Avec ce nouveau livre, Danielle Mémoire s’approprie le genre autobiographique en s’inspirant directement du livre My life (1980) de la poétesse américaine Lyn Hejinian. Le premier paragraphe pour la première année de vie, suivi de deux pour la deuxième, puis trois pour la troisième, et ainsi de suite jusqu’à la trente-sixième année. Puis on redescend, de manière à arriver à un unique paragraphe, d’une unique ligne (et citée de Lyn Heginian), pour la soixante-douzième année.
Les éléments retenus peuvent être ou bien les seuls dont l’auteure est sûre pour une année donnée, ou bien ceux qui sont, ou peuvent apparaître comme étant la source de motifs dans l’ensemble de ses écrits.
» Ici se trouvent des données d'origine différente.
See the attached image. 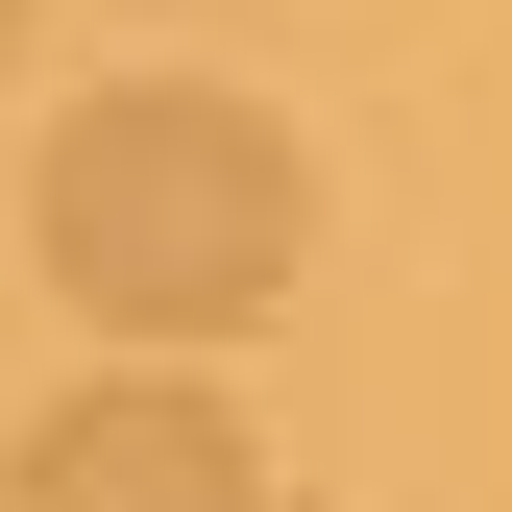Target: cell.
Listing matches in <instances>:
<instances>
[{
    "label": "cell",
    "instance_id": "1",
    "mask_svg": "<svg viewBox=\"0 0 512 512\" xmlns=\"http://www.w3.org/2000/svg\"><path fill=\"white\" fill-rule=\"evenodd\" d=\"M293 220H317L293 122L220 98V74H122V98L49 122V171H25L49 293L122 317V342H220V317H269V293H293Z\"/></svg>",
    "mask_w": 512,
    "mask_h": 512
},
{
    "label": "cell",
    "instance_id": "2",
    "mask_svg": "<svg viewBox=\"0 0 512 512\" xmlns=\"http://www.w3.org/2000/svg\"><path fill=\"white\" fill-rule=\"evenodd\" d=\"M0 512H269V464H244V415L196 366H122V391H74L0 464Z\"/></svg>",
    "mask_w": 512,
    "mask_h": 512
},
{
    "label": "cell",
    "instance_id": "3",
    "mask_svg": "<svg viewBox=\"0 0 512 512\" xmlns=\"http://www.w3.org/2000/svg\"><path fill=\"white\" fill-rule=\"evenodd\" d=\"M0 49H25V0H0Z\"/></svg>",
    "mask_w": 512,
    "mask_h": 512
}]
</instances>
Et l’effort de scrupuleuse véracité devient le principe à la fois génératif et limitatif du livre.
► Mathias RICHARD, 2020 : L’Année où le cyberpunk a percé, Caméras animales, en librairie depuis le 8 juin, 72 pages, 10 €.
Contrairement à ce que son titre pourrait suggérer, « 2020 : L’année où le cyberpunk a percé » est un livre très humain, à fleur de peau, un « livre de survie » . Dans ce texte écrit entre mars 2020 et février 2021, Mathias Richard partage avec nous des pensées, des réflexions, des poèmes, des humeurs, des visions, des perceptions, des sensations, des élans, des folies, des témoignages, des confidences, des blagues, des désespérances, des ambiances, des mantras.
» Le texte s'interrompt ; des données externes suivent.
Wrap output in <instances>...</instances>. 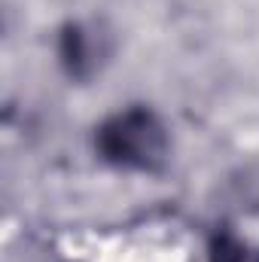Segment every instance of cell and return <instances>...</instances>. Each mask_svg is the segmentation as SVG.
Wrapping results in <instances>:
<instances>
[{
  "mask_svg": "<svg viewBox=\"0 0 259 262\" xmlns=\"http://www.w3.org/2000/svg\"><path fill=\"white\" fill-rule=\"evenodd\" d=\"M55 46H58V61L64 67V73L76 82L92 79L101 70V64L107 61V55H110L107 34L98 25H89V21L61 25Z\"/></svg>",
  "mask_w": 259,
  "mask_h": 262,
  "instance_id": "7a4b0ae2",
  "label": "cell"
},
{
  "mask_svg": "<svg viewBox=\"0 0 259 262\" xmlns=\"http://www.w3.org/2000/svg\"><path fill=\"white\" fill-rule=\"evenodd\" d=\"M95 152L113 168L156 174L168 165L171 137L153 107L134 104L107 116L95 128Z\"/></svg>",
  "mask_w": 259,
  "mask_h": 262,
  "instance_id": "6da1fadb",
  "label": "cell"
},
{
  "mask_svg": "<svg viewBox=\"0 0 259 262\" xmlns=\"http://www.w3.org/2000/svg\"><path fill=\"white\" fill-rule=\"evenodd\" d=\"M207 262H259V250L241 241L232 229H217L207 241Z\"/></svg>",
  "mask_w": 259,
  "mask_h": 262,
  "instance_id": "3957f363",
  "label": "cell"
}]
</instances>
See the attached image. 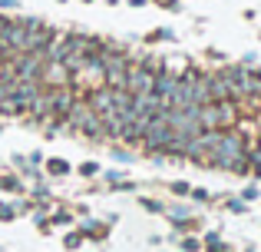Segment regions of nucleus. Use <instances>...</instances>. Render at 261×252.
Listing matches in <instances>:
<instances>
[{
  "label": "nucleus",
  "instance_id": "2",
  "mask_svg": "<svg viewBox=\"0 0 261 252\" xmlns=\"http://www.w3.org/2000/svg\"><path fill=\"white\" fill-rule=\"evenodd\" d=\"M113 97V110H119V113H136V93L129 90V86H119V90H113L109 93Z\"/></svg>",
  "mask_w": 261,
  "mask_h": 252
},
{
  "label": "nucleus",
  "instance_id": "1",
  "mask_svg": "<svg viewBox=\"0 0 261 252\" xmlns=\"http://www.w3.org/2000/svg\"><path fill=\"white\" fill-rule=\"evenodd\" d=\"M198 120H202V129H225L235 120V110L225 100H208V103L198 106Z\"/></svg>",
  "mask_w": 261,
  "mask_h": 252
},
{
  "label": "nucleus",
  "instance_id": "3",
  "mask_svg": "<svg viewBox=\"0 0 261 252\" xmlns=\"http://www.w3.org/2000/svg\"><path fill=\"white\" fill-rule=\"evenodd\" d=\"M89 103H93L96 110H102V113H113V97H109V93H93Z\"/></svg>",
  "mask_w": 261,
  "mask_h": 252
}]
</instances>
Ou quand une crise extérieure rencontre une crise intérieure !
Les nouvelles aventures d’Ovaine /Tristan Felix/
♦ Un jour, Ovaine, assise à la table d’un dandy dînant d’un dindon, commande un dos d’âne en daube.
– Dites donc, la dodue, glousse-t-il, vous êtes douée ! Sacré coup de « d » !
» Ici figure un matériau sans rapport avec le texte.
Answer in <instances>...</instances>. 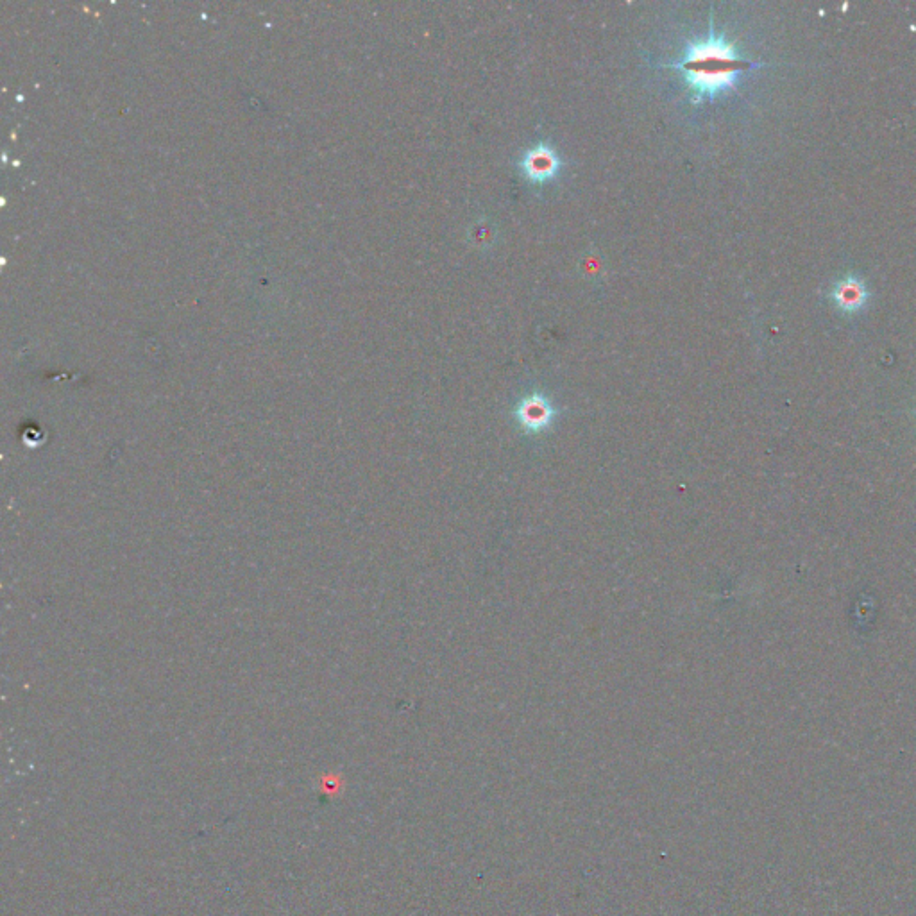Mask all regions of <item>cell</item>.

Ovaine longtemps dodeline avant de lui balancer dans les dents :
– Je m’adonne au hasard, je deale avec les dessous du monde – mais je pipe les dés !
Profitant de l’aubaine, le dindon de son bec dur tente de redresser le dos de l’âne qui brait comme un damné en sauce.
Ovaine admire en douce ce duo qui dérive au-delà et le dandy s’endort, le bedon vide, sans deviner leur sort.
♦ Ovaine avide un saucier vaudou pour se vidanger l’âme : Hep, la totale ! empire-t-elle, le viseur candescent.
L’animol lui torque au décrotté que son âme est frusquette et vétustement criarde pour une purifaction.
Sans s’esplatir le cervel, Ovusque barbote à l’étal une gelinette, la débarbule et retoque son injoncte.
Alors, Angelinette, dans un glousse témérificque et pour s’escapader le cuir, lui volte au col de fientesque allure.
De juste extripé de son trou, le lupus en alerte grelue, dévolte la voltille et vitupe l’Ovscure sur son outrecrudence.
Il replume une à une l’angeline frissonneuse et Ovaine, enfin dépoussiérée, papouille le veau doux qui broutille en un pré l’âme des fleurs.